Goodrich’s new red potato was an instant success. Within a short time another amateur potato grower, Albert Bresee of Hubbardton Vermont, produced a slew of other varieties using Garnet Chili as parent stock. Bresee’s most famous potato, Early Rose, soon became the most widely grown potato in America as fields were replanted with “new and vigorous” potatoes that they assumed were immune from late blight.
One gardener that planted a crop of Early Rose was Luther Burbank’s mother. Although Burbank was a teenager at the time he took quick note of his mother’s crop of potatoes and noted that one potato plant produced seed from its flowers. Intrigued by this unusual event Burbank planted all 23 seeds the next year and found one plant that produced even larger yields of big oblong potatoes. The “Burbank Russet” was discovered.
The development of DNA fingerprinting has allowed researchers to trace the remarkable story of potato genetics from Goodrich’s work in 1850 to the present day. The Garnet Chili potato contributed over half of the genetics to Burbank’s Russet. And it is significantly related to over 150 potato varieties now planted across North America and Europe. In short, Chauncey E Goodrich’s work in his backyard garden produced a genetic taproot for nearly all ‘modern potatoes’ grown today.

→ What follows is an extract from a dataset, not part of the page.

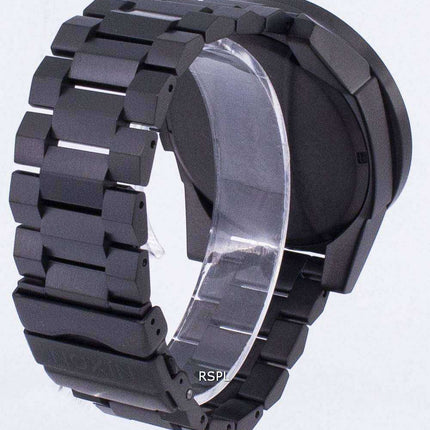 Orologio da uomo Nixon Corporal SS Quartz A346-001-00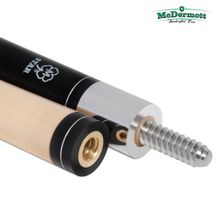 Кий McDermott Star S02 Break&amp;amp;Jump 3PC Пул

And what of the’ late blight’ that inspired Rev. Goodrich’s work? The potato blight first seen in 1841 was very likely transported from America to Europe via potato exports to Belgium where it spread across the continent. In 1845 the first outbreak in Ireland wiped out 70-80% of the potato crop that 3 million people depended upon for survival. Subsequent outbreaks of blight over the next decade plunged Ireland into starvation and millions died. The cause of the disease was debated for nearly fifteen years with prominent scientists taking differing views until a German scientist used a new method of proof called “Koch’s postulates” demonstrated that a small transmissible fungus was to blame. It was quickly shown that Garnet Chile is quite vulnerable to the fungus.
These Garnet Chili potatoes were organically grown in my garden in the Valley of the Moon. It is suggested that they be served with a sense of history and a light dressing of mayonnaise such as found in lobster potato salad. Rev. Goodrich had one thing right. They are of “excellent quality.”
C Lindquist
You have a fabulous blog - I love your posts and appreciate the scholarship involved. Garnet Chili is a historically important potato with a great story.
Posted by: Leigh | December 11, 2008 at 01:41 PM
The potato originated in Peru and has been cultivated since 8000 years ago in South America and it was important food of the Incas who developed advanced techniques for storing. In the fourth century the Spanish conquistadors brought it to Europe and sold in 1573 and potato in Seville. In 1900 he became one of the main food of the world. However, in the old world passed through fears and doubts in some places because it is attributed to be the cause of many evils from leprosy to lust.